## Extracted information
──────────────────────────────

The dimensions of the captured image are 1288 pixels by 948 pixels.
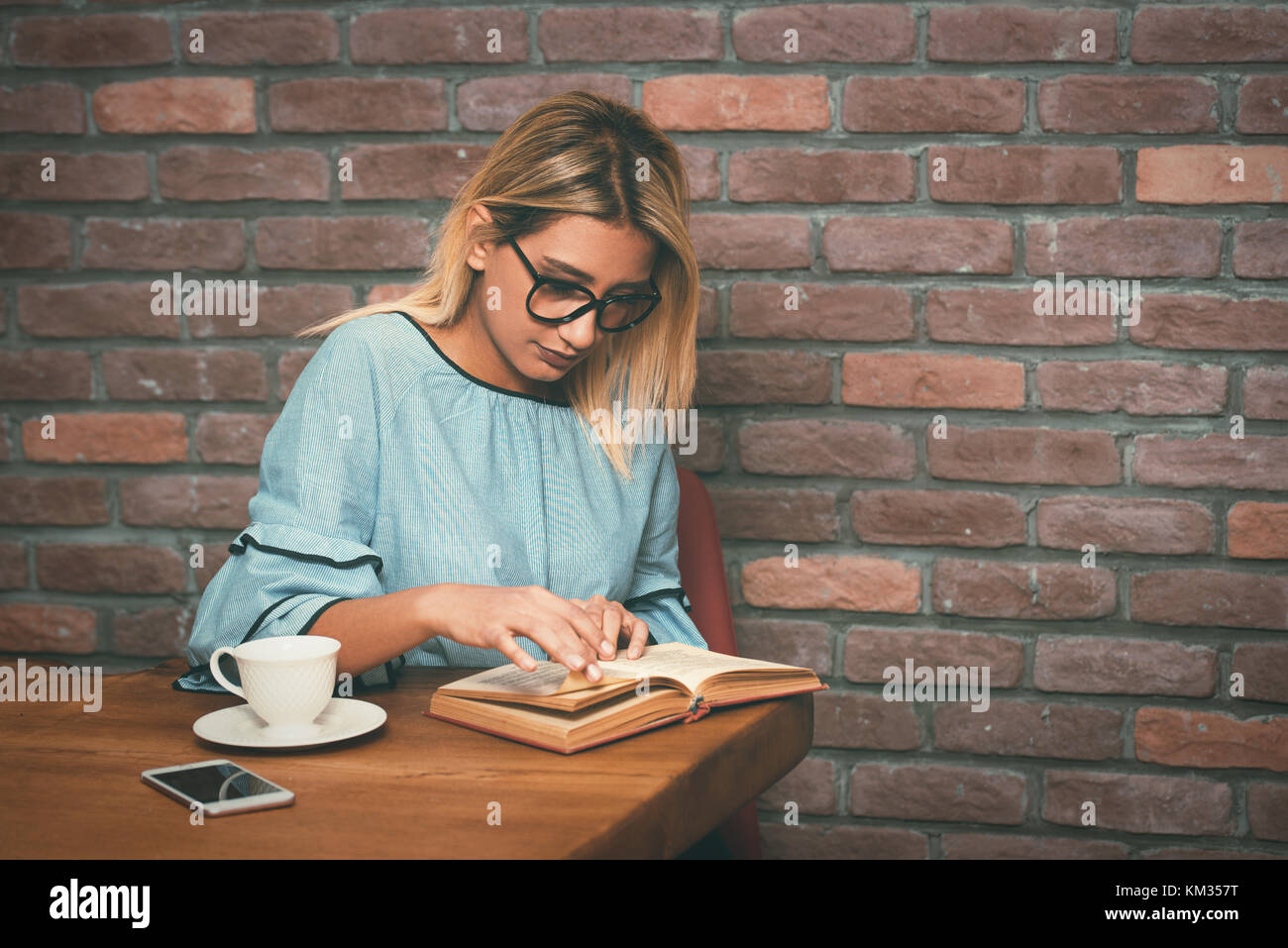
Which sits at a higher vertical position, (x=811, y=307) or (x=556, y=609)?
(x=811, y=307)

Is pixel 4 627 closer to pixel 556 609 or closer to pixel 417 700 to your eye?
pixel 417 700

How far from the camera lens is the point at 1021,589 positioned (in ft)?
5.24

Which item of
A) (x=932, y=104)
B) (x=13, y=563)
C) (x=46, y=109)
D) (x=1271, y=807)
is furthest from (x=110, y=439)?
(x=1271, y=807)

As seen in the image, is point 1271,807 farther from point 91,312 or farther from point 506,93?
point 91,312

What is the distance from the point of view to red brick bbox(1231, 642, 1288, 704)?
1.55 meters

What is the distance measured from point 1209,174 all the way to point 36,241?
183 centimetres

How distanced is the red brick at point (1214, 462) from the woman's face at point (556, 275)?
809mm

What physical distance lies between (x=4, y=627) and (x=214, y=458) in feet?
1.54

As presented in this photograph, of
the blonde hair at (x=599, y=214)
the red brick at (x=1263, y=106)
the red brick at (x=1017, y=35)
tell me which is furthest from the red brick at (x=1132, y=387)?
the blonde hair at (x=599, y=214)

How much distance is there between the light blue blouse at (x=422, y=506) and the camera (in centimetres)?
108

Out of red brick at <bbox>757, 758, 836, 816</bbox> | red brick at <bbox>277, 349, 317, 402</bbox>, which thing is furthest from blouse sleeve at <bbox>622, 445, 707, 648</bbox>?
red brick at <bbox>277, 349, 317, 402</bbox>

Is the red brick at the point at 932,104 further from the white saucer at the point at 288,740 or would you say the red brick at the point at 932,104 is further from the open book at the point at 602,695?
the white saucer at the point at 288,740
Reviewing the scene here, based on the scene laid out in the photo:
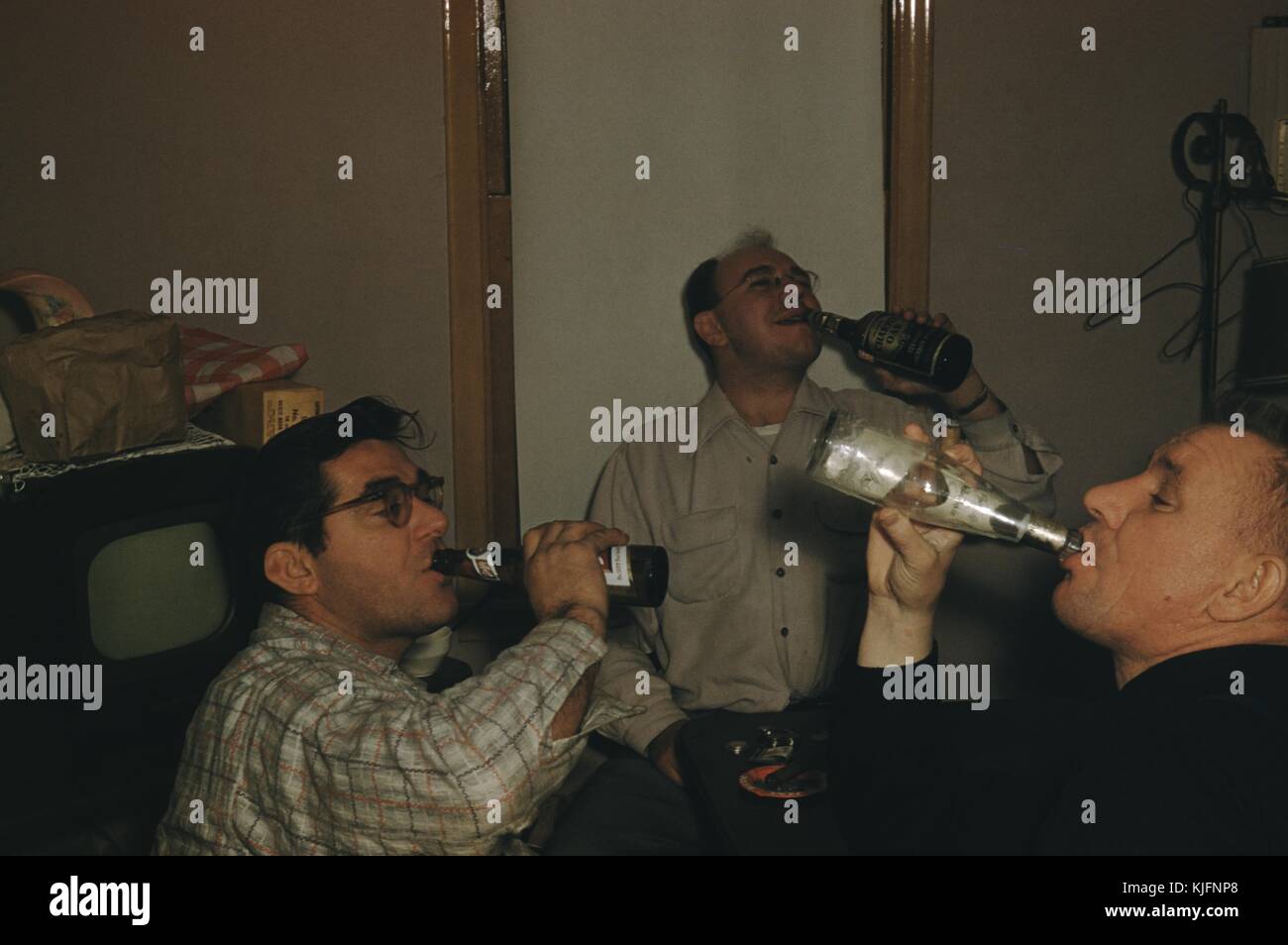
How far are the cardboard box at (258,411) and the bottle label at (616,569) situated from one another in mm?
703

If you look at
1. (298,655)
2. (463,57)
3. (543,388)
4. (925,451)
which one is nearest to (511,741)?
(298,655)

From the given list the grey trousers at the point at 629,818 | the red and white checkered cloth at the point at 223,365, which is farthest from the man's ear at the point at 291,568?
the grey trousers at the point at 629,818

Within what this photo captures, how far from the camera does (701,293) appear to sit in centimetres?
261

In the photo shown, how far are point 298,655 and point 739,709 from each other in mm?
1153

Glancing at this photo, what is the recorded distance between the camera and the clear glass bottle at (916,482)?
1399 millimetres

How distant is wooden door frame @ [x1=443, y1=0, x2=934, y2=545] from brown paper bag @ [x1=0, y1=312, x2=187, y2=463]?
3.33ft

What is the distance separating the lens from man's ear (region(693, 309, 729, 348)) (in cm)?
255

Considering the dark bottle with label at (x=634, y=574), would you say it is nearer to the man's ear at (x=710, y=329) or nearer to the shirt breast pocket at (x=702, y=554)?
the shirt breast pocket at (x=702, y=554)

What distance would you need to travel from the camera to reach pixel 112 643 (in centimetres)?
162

──────────────────────────────

## Set exercise
Can you update all of the data above, replacing every "camera" with "viewer" and leaving everything else unchanged? Reproduce the lines in full, but leave out the pictures.

## Answer to the task
The dimensions of the captured image are 1288 pixels by 948 pixels.
Which sits at a higher vertical position, (x=811, y=307) or (x=556, y=609)?
(x=811, y=307)

Is pixel 4 627 closer to pixel 556 609 or closer to pixel 417 700 to your eye?
pixel 417 700

How far from the viewer lens is the point at 1021,589 positioned (in ft)?
5.24

Which item of
A) (x=932, y=104)
B) (x=13, y=563)
C) (x=46, y=109)
D) (x=1271, y=807)
is furthest from (x=110, y=439)?
(x=1271, y=807)

As seen in the image, is point 1271,807 farther from point 91,312 or farther from point 506,93?
point 91,312

What is the distance from the point of view to red brick bbox(1231, 642, 1288, 704)?
1.55 meters

What is the distance measured from point 1209,174 all the way to point 36,241?
183 centimetres

How distanced is the red brick at point (1214, 462) from the woman's face at point (556, 275)?
809mm

What physical distance lies between (x=4, y=627) and (x=214, y=458) in feet?
1.54

As presented in this photograph, of
the blonde hair at (x=599, y=214)
the red brick at (x=1263, y=106)
the red brick at (x=1017, y=35)
tell me which is furthest from the red brick at (x=1132, y=387)?
the blonde hair at (x=599, y=214)

How much distance is there between the light blue blouse at (x=422, y=506) and the viewer (in centimetres)?
108

Out of red brick at <bbox>757, 758, 836, 816</bbox> | red brick at <bbox>277, 349, 317, 402</bbox>, which thing is furthest from blouse sleeve at <bbox>622, 445, 707, 648</bbox>?
red brick at <bbox>277, 349, 317, 402</bbox>

Is the red brick at the point at 932,104 further from the white saucer at the point at 288,740 or would you say the red brick at the point at 932,104 is further from the open book at the point at 602,695?
the white saucer at the point at 288,740
Reviewing the scene here, based on the scene laid out in the photo:
How far are the cardboard box at (258,411) and the bottle label at (616,569) situated from one another in mm?
703

If you look at
1. (298,655)
2. (463,57)
3. (543,388)
4. (925,451)
which one is nearest to (511,741)?
(298,655)

From the given list the grey trousers at the point at 629,818 | the red and white checkered cloth at the point at 223,365, which is farthest from the man's ear at the point at 291,568?
the grey trousers at the point at 629,818

Within what this photo captures, how far from the viewer does (701,293) appear to sit in centimetres?
261

In the photo shown, how far are point 298,655 and point 739,709 from each other in mm?
1153

Glancing at this photo, what is the recorded distance between the viewer and the clear glass bottle at (916,482)?
1399 millimetres

How distant is wooden door frame @ [x1=443, y1=0, x2=934, y2=545] from brown paper bag @ [x1=0, y1=312, x2=187, y2=463]?
3.33ft

What is the distance separating the lens from man's ear (region(693, 309, 729, 348)) (in cm)?
255

Considering the dark bottle with label at (x=634, y=574), would you say it is nearer to the man's ear at (x=710, y=329) or nearer to the shirt breast pocket at (x=702, y=554)?
the shirt breast pocket at (x=702, y=554)

What distance would you need to travel from the viewer to reach pixel 112 643 (in centimetres)?
162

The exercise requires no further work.